Notice that $push is available in $group stages but not in $project stage. This is because $group stages are designed to take a sequence of documents and accumulate values based on that stream of documents.
$project on the other hand, works with one document at a time. So, we can calculate an average on an array within an individual document inside a project stage. But doing something like this where one at a time, we're seeing documents and for every document, it passes through the group stage pushing on a new value, well that's something that the $project stage is just not designed to do. For that type of operation we want to use $group.

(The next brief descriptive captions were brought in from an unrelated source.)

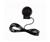 Pioneer (Cd Ts37gp) Navigation Voice Guidance...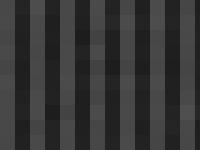 statistik för assistancesoftware - www.assistancesoftware.se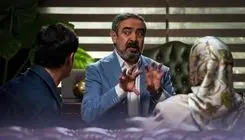 «شیش‌ماهه» و یک «حسن معجونی» مبتکر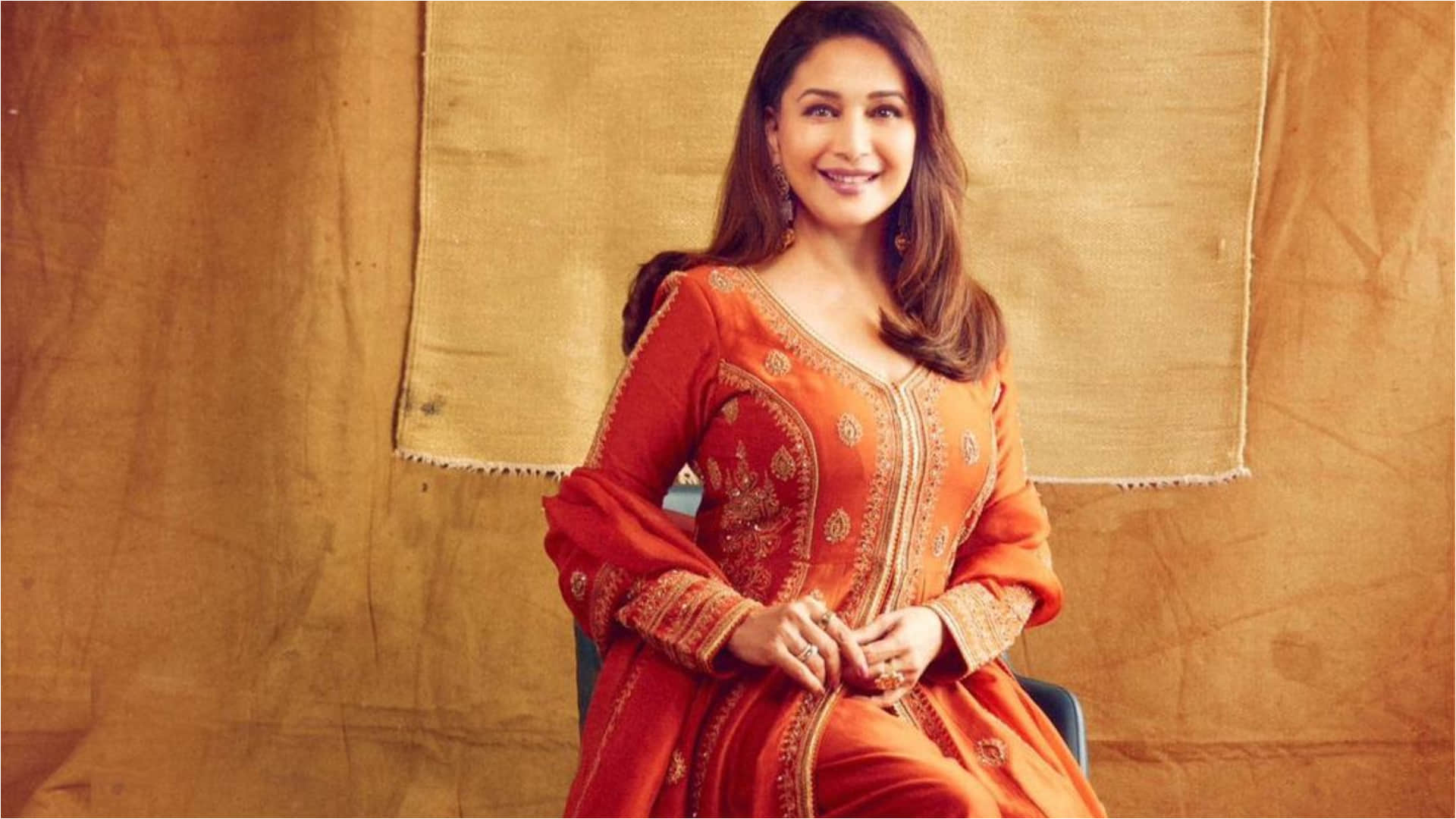 Karwa Chauth Special Salwar Suit Collection 2022 Check Latest Suit Design For Karva Chauth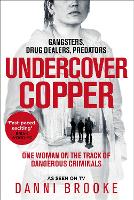 Undercover Copper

Let's take a look at another example:
db.companies.aggregate([{
$match: {
funding_rounds: {
$exists: true,
$ne: []
}
}
}, {
$unwind: "$funding_rounds"
}, {
$sort: {
"funding_rounds.funded_year": 1,
"funding_rounds.funded_month": 1,
"funding_rounds.funded_day": 1
}
}, {
$group: {
_id: {
company: "$name"
},
first_round: {
$first: "$funding_rounds"
},
last_round: {
$last: "$funding_rounds"
},
num_rounds: {
$sum: 1
},
total_raised: {
$sum: "$funding_rounds.raised_amount"
}
}
}, {
$project: {
_id: 0,
company: "$_id.company",
first_round: {
amount: "$first_round.raised_amount",
article: "$first_round.source_url",
year: "$first_round.funded_year"
},
last_round: {
amount: "$last_round.raised_amount",
article: "$last_round.source_url",
year: "$last_round.funded_year"
},
num_rounds: 1,
total_raised: 1,
}
}, {
$sort: {
total_raised: -1
}
}]).pretty()
In the $group stage, we're using $first and $last accumulators. Right, again we can see that as with $push - we can't use $first and $last in project stages. Because again, project stages are not designed to accumulate values based on multiple documents. Rather they're designed to reshape documents one at a time. Total number of rounds is calculated using the $sum operator. The value 1 simply counts the number of documents passed through that group together with each document that matches or is grouped under a given _id value. The project may seem complex, but it's just making the output pretty. It's just that it's including num_rounds and total_raised from the previous document.